Let's take a look at a blinky for the Sipeed Longan Nano. This is a little $5 board that, like the MB2, is an embedded board with an MCU. Otherwise, it is completely different: different processor (the GD32VF103, with a RISC-V instruction set entirely unlike the ARM instruction set we're using), different peripherals, different board.
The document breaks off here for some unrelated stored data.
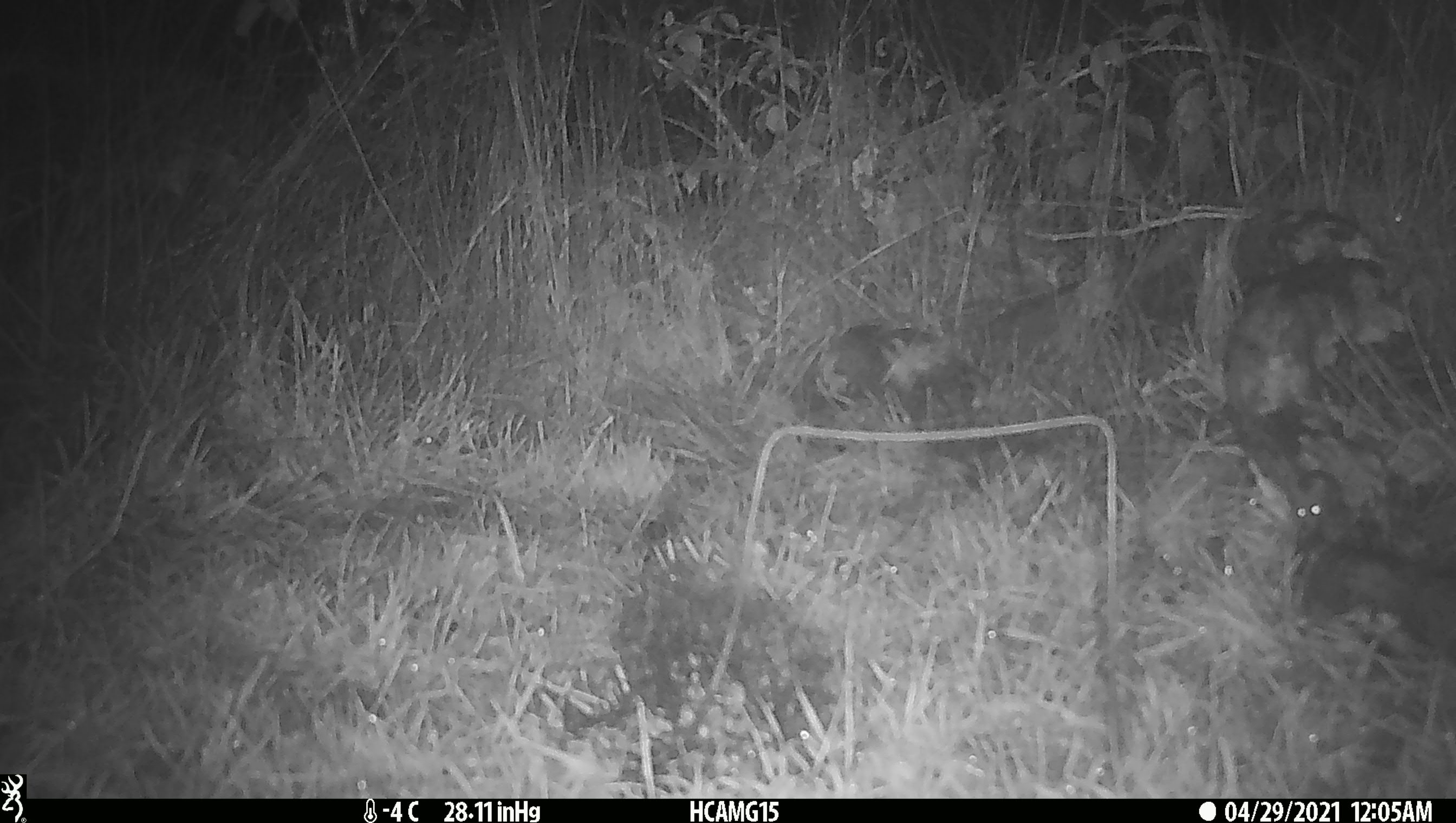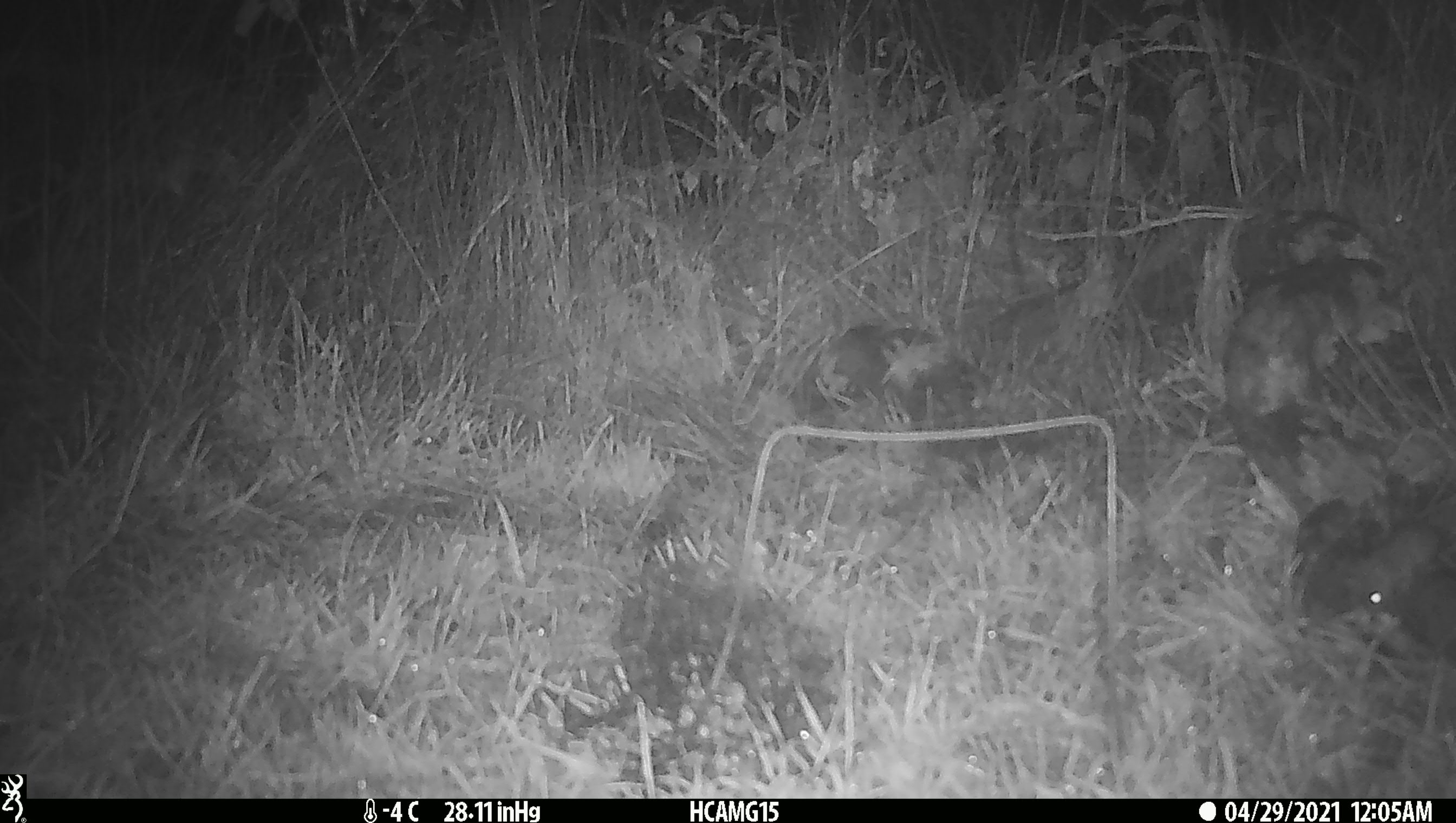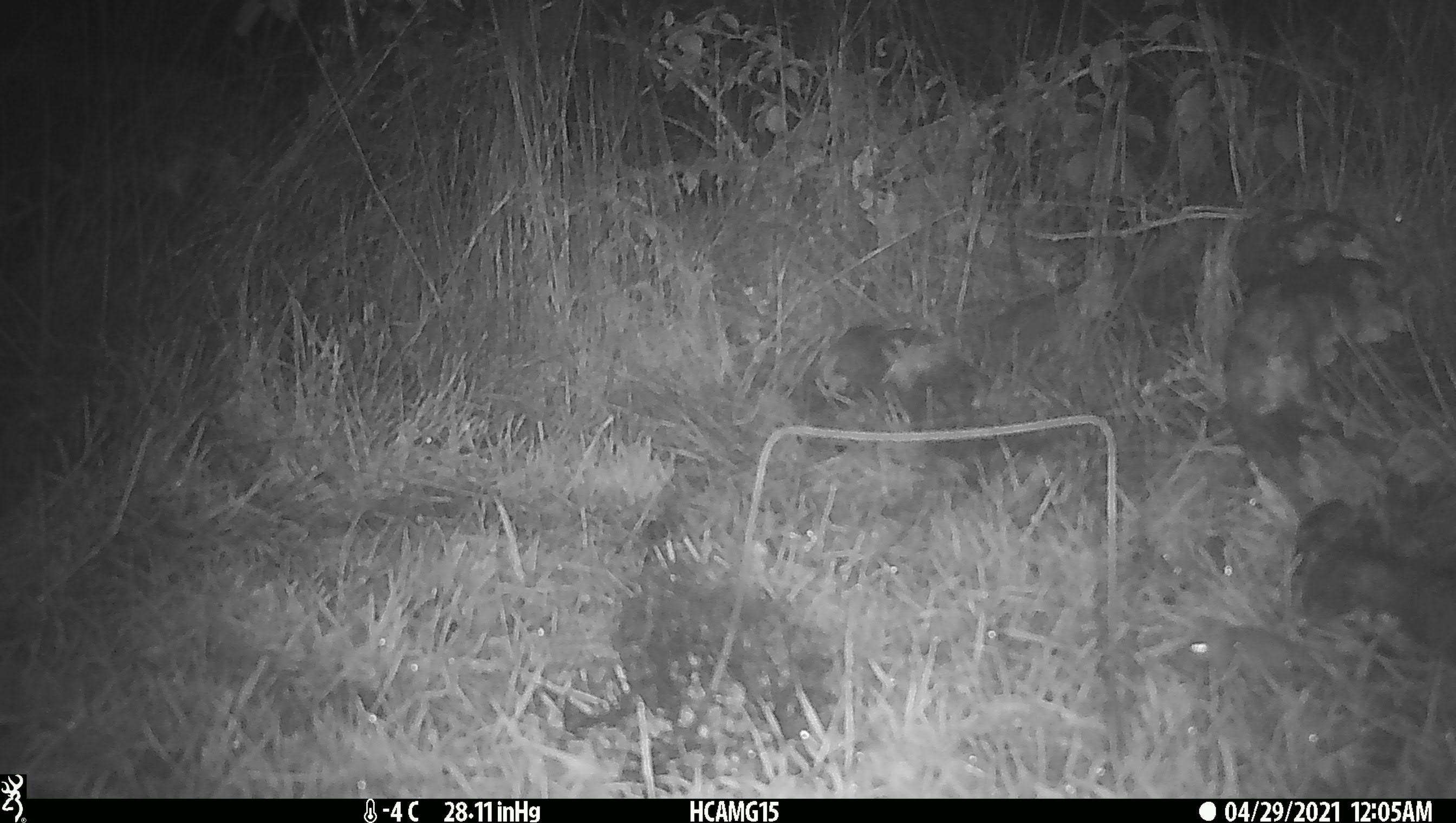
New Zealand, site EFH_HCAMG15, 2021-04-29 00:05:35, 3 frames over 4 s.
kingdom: Animalia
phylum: Chordata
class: Mammalia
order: Rodentia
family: Muridae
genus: Mus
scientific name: Mus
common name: mouse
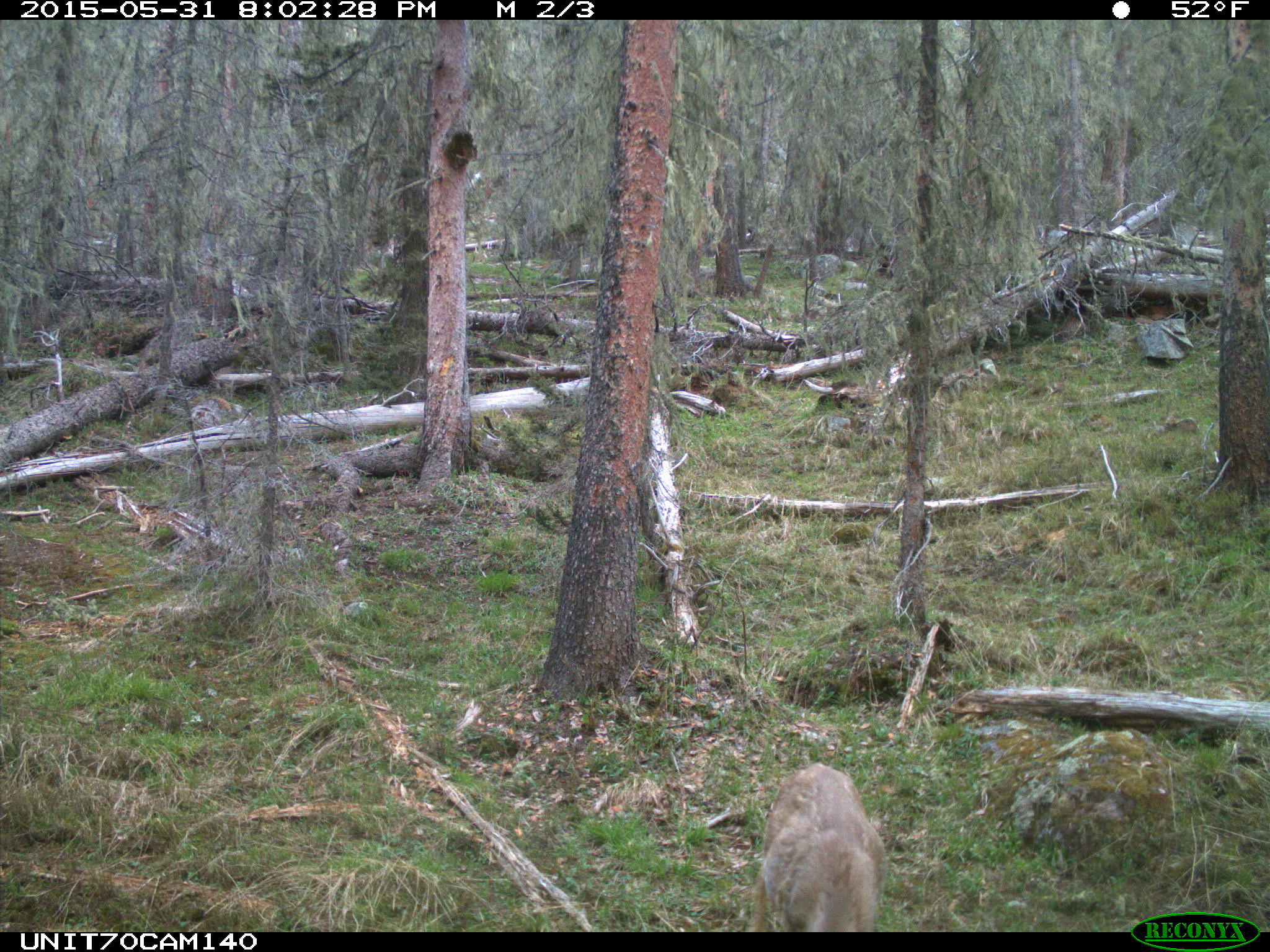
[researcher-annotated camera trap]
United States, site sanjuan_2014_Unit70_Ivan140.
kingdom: Animalia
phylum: Chordata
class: Mammalia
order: Artiodactyla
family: Cervidae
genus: Odocoileus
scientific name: Odocoileus hemionus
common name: mule deer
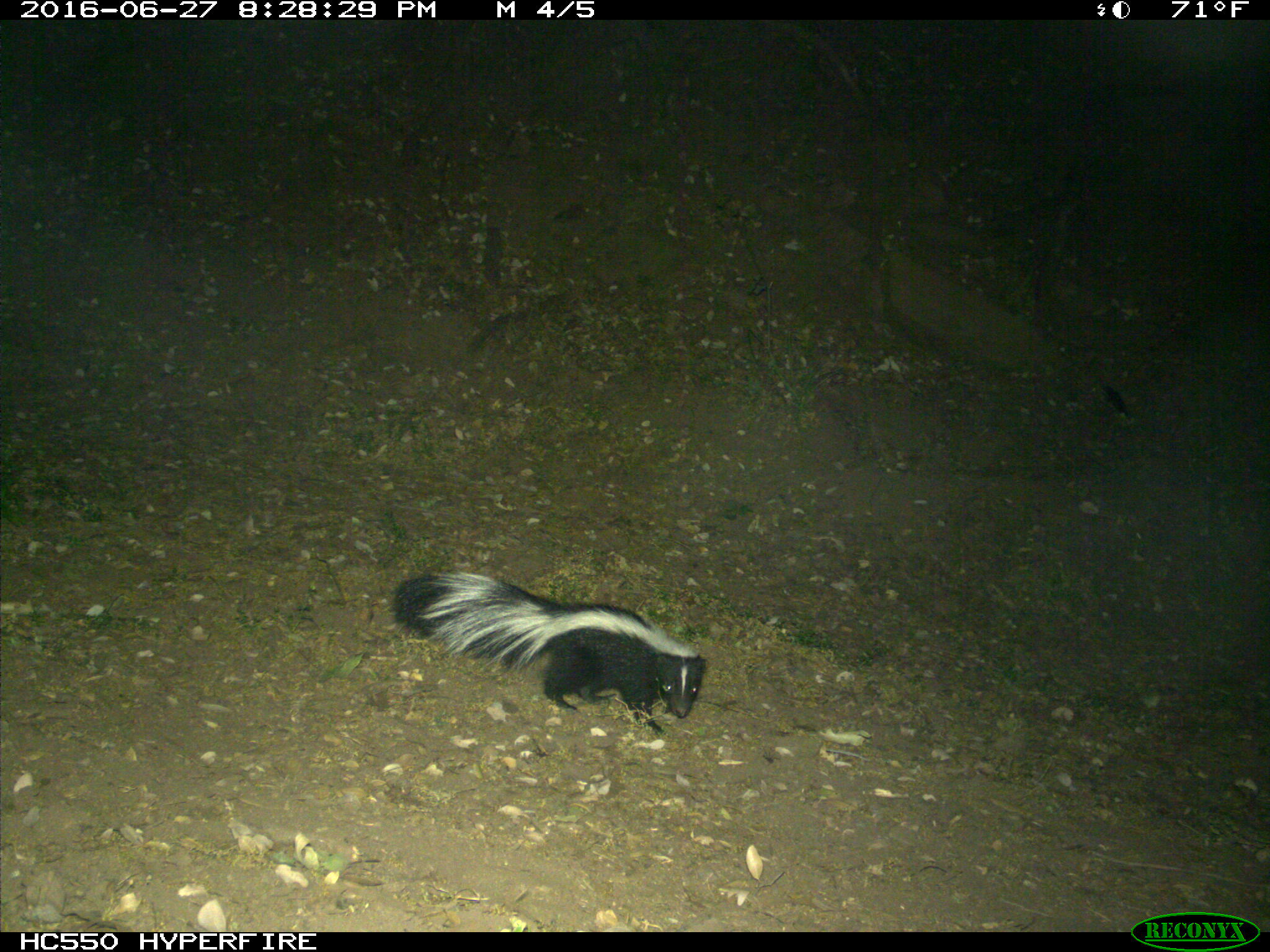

But it has an LED attached to a GPIO pin, so we can blinky it.
#![no_std]
#![no_main]
use panic_halt as _;
use riscv_rt::entry;
use gd32vf103xx_hal::{pac, prelude::*, delay::McycleDelay};
use embedded_hal::{blocking::delay::DelayMs, digital::v2::OutputPin};
#[entry]
fn main() -> ! {
let dp = pac::Peripherals::take().unwrap();
let mut rcu = dp.RCU.configure().ext_hf_clock(8.mhz()).sysclk(108.mhz()).freeze();
let gpioc = dp.GPIOC.split(&mut rcu);
let mut led = gpioc.pc13.into_push_pull_output();
let mut delay = McycleDelay::new(&rcu.clocks);
loop {
delay.delay_ms(500);
led.set_high().unwrap();
delay.delay_ms(500);
led.set_low().unwrap();
}
}
The differences in setup here are partly because different hardware, and partly because this code
uses an older HAL crate that hasn't yet been updated for embedded-hal
1.0. Yet the main loop is
identical as advertised, and the rest of the code is pretty recognizable. Because of the portability
provided by Rust's easy cross-compilation and the embedded Rust ecosystem, blinky is just blinky.
You can find a complete working nanoblinky example on GitHub, if you want to see all the details or even get your own board and try it yourself.